| Exercise |
Copy out all the entries word for word.
----
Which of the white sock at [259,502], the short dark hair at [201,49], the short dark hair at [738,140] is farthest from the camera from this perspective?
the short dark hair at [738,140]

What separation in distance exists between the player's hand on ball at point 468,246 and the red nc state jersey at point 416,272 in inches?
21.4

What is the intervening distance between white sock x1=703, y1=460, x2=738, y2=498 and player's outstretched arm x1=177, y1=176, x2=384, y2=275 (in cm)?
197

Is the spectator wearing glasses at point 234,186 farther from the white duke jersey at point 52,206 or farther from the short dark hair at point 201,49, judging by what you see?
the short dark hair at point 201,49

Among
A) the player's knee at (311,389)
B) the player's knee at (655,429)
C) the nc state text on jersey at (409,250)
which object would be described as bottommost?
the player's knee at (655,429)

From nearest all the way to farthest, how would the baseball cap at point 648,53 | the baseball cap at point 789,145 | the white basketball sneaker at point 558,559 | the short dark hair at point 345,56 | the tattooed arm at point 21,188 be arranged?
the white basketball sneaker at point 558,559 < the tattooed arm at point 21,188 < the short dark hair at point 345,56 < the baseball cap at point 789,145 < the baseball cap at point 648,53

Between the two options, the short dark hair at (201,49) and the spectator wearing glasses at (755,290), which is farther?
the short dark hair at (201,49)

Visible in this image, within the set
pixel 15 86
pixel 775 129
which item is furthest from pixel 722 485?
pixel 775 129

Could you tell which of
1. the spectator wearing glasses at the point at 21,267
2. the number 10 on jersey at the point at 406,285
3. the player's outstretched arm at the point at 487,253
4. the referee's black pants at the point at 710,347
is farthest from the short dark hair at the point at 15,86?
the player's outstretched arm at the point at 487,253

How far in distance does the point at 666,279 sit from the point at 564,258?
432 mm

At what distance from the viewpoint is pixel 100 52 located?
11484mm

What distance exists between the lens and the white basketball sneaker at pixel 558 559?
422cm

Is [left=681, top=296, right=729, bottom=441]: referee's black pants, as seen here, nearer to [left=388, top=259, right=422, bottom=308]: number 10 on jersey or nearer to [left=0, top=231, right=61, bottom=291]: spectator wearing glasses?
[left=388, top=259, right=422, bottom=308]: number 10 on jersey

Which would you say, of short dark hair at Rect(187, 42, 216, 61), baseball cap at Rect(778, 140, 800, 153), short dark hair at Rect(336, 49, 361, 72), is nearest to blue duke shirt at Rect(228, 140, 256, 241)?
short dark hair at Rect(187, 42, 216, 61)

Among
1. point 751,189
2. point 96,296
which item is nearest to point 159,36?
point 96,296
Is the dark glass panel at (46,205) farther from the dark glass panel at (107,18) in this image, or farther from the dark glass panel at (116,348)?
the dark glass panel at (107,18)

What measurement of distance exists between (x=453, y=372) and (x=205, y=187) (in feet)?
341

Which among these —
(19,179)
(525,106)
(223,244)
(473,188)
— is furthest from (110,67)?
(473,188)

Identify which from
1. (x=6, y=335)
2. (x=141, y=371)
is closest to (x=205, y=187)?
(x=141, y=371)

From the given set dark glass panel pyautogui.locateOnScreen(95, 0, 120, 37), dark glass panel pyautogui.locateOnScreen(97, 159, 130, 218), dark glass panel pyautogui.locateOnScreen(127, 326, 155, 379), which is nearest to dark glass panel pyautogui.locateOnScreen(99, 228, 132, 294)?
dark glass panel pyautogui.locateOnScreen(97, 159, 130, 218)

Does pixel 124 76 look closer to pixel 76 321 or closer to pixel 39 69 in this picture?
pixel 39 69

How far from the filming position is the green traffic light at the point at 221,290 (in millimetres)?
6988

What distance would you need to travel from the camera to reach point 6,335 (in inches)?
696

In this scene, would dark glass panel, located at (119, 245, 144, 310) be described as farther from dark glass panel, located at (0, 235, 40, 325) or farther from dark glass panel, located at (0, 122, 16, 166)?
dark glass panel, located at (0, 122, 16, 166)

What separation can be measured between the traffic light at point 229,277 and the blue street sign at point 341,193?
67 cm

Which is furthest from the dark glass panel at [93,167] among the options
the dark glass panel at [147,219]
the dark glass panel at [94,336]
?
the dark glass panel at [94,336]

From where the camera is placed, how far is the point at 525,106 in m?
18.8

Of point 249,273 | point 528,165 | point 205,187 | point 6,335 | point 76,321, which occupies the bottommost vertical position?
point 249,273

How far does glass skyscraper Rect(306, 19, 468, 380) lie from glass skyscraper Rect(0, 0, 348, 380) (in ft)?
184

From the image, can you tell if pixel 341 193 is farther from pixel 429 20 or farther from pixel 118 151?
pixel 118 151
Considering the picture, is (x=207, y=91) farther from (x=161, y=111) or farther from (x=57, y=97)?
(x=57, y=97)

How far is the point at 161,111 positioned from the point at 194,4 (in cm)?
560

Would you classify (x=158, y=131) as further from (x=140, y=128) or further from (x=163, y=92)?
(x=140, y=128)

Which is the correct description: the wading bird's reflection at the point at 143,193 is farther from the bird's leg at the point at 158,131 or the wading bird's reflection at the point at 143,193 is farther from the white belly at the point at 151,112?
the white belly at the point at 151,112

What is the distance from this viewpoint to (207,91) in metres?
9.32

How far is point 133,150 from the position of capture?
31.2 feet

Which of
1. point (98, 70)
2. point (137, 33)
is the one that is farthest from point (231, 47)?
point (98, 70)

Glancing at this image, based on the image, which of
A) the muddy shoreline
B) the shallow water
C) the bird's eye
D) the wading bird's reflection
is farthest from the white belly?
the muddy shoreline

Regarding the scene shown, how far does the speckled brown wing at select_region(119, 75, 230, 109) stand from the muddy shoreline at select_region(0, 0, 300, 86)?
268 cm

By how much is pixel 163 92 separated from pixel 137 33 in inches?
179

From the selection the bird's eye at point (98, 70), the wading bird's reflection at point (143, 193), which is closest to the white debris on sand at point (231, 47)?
----
| Reply to the exercise |
Which of the white sock at [259,502], the short dark hair at [201,49], the short dark hair at [738,140] is farthest from the camera from this perspective?
the short dark hair at [738,140]

What separation in distance exists between the player's hand on ball at point 468,246 and the red nc state jersey at point 416,272 in inches?
21.4

What is the intervening distance between white sock x1=703, y1=460, x2=738, y2=498 and player's outstretched arm x1=177, y1=176, x2=384, y2=275 (in cm)?
197

Is the spectator wearing glasses at point 234,186 farther from the white duke jersey at point 52,206 or farther from the short dark hair at point 201,49, judging by what you see?
the short dark hair at point 201,49

Among
A) the player's knee at (311,389)
B) the player's knee at (655,429)
C) the nc state text on jersey at (409,250)
which object would be described as bottommost?
the player's knee at (655,429)

From nearest all the way to farthest, how would the baseball cap at point 648,53 | the baseball cap at point 789,145 | the white basketball sneaker at point 558,559 | the short dark hair at point 345,56 | the tattooed arm at point 21,188 be arranged?
the white basketball sneaker at point 558,559 < the tattooed arm at point 21,188 < the short dark hair at point 345,56 < the baseball cap at point 789,145 < the baseball cap at point 648,53

Between the two options, the short dark hair at (201,49) and the spectator wearing glasses at (755,290), which is farther?
the short dark hair at (201,49)

Visible in this image, within the set
pixel 15 86
pixel 775 129
which item is furthest from pixel 722 485?
pixel 775 129

Could you tell which of
1. the spectator wearing glasses at the point at 21,267
2. the number 10 on jersey at the point at 406,285
3. the player's outstretched arm at the point at 487,253
4. the referee's black pants at the point at 710,347
is farthest from the short dark hair at the point at 15,86?
the player's outstretched arm at the point at 487,253

How far in distance does the point at 666,279 sit from the point at 564,258?
432 mm

At what distance from the viewpoint is pixel 100 52 located?
11484mm

What distance exists between the lens and the white basketball sneaker at pixel 558 559?
422cm

Is [left=681, top=296, right=729, bottom=441]: referee's black pants, as seen here, nearer to [left=388, top=259, right=422, bottom=308]: number 10 on jersey or nearer to [left=0, top=231, right=61, bottom=291]: spectator wearing glasses?
[left=388, top=259, right=422, bottom=308]: number 10 on jersey

Which would you say, of short dark hair at Rect(187, 42, 216, 61), baseball cap at Rect(778, 140, 800, 153), short dark hair at Rect(336, 49, 361, 72), is nearest to blue duke shirt at Rect(228, 140, 256, 241)?
short dark hair at Rect(187, 42, 216, 61)

Among
1. point 751,189
2. point 96,296
which item is nearest to point 159,36?
point 96,296
Is the dark glass panel at (46,205) farther from the dark glass panel at (107,18) in this image, or farther from the dark glass panel at (116,348)?
the dark glass panel at (107,18)

What measurement of distance exists between (x=453, y=372) and (x=205, y=187) (in feet)?
341

Which among these —
(19,179)
(525,106)
(223,244)
(473,188)
— is furthest from (110,67)?
(473,188)

Identify which from
1. (x=6, y=335)
2. (x=141, y=371)
is closest to (x=205, y=187)?
(x=141, y=371)

From the given set dark glass panel pyautogui.locateOnScreen(95, 0, 120, 37), dark glass panel pyautogui.locateOnScreen(97, 159, 130, 218), dark glass panel pyautogui.locateOnScreen(127, 326, 155, 379), which is nearest to dark glass panel pyautogui.locateOnScreen(99, 228, 132, 294)?
dark glass panel pyautogui.locateOnScreen(97, 159, 130, 218)

Does pixel 124 76 look closer to pixel 76 321 or closer to pixel 39 69 in this picture?
pixel 39 69

How far from the filming position is the green traffic light at the point at 221,290 (in millimetres)?
6988

What distance would you need to travel from the camera to reach point 6,335 (in inches)?
696

In this scene, would dark glass panel, located at (119, 245, 144, 310) be described as farther from dark glass panel, located at (0, 235, 40, 325) or farther from dark glass panel, located at (0, 122, 16, 166)?
dark glass panel, located at (0, 122, 16, 166)

What separation can be measured between the traffic light at point 229,277 and the blue street sign at point 341,193?
67 cm

Which is furthest from the dark glass panel at [93,167] among the options
the dark glass panel at [147,219]
the dark glass panel at [94,336]
?
the dark glass panel at [94,336]

From where the camera is placed, how far is the point at 525,106 in m?
18.8

Of point 249,273 | point 528,165 | point 205,187 | point 6,335 | point 76,321, which occupies the bottommost vertical position?
point 249,273

How far does glass skyscraper Rect(306, 19, 468, 380) lie from glass skyscraper Rect(0, 0, 348, 380) (in ft)?
184

From the image, can you tell if pixel 341 193 is farther from pixel 429 20 or farther from pixel 118 151?
pixel 118 151
Considering the picture, is (x=207, y=91) farther from (x=161, y=111) or farther from (x=57, y=97)?
(x=57, y=97)

How far is the point at 161,111 positioned from the point at 194,4 (in cm)?
560

Would you classify (x=158, y=131) as further from (x=140, y=128) or further from (x=163, y=92)?
(x=140, y=128)

Which is the correct description: the wading bird's reflection at the point at 143,193 is farther from the bird's leg at the point at 158,131 or the wading bird's reflection at the point at 143,193 is farther from the white belly at the point at 151,112?
the white belly at the point at 151,112

What is the distance from this viewpoint to (207,91) in metres?
9.32

How far is point 133,150 from the position of capture?
31.2 feet

Which of
1. point (98, 70)
2. point (137, 33)
is the one that is farthest from point (231, 47)?
point (98, 70)

Glancing at this image, based on the image, which of
A) the muddy shoreline
B) the shallow water
C) the bird's eye
D) the wading bird's reflection
is farthest from the white belly?
the muddy shoreline

Regarding the scene shown, how far does the speckled brown wing at select_region(119, 75, 230, 109) stand from the muddy shoreline at select_region(0, 0, 300, 86)?
268 cm

By how much is pixel 163 92 separated from pixel 137 33 in inches?
179

From the selection the bird's eye at point (98, 70), the wading bird's reflection at point (143, 193), which is closest to the white debris on sand at point (231, 47)?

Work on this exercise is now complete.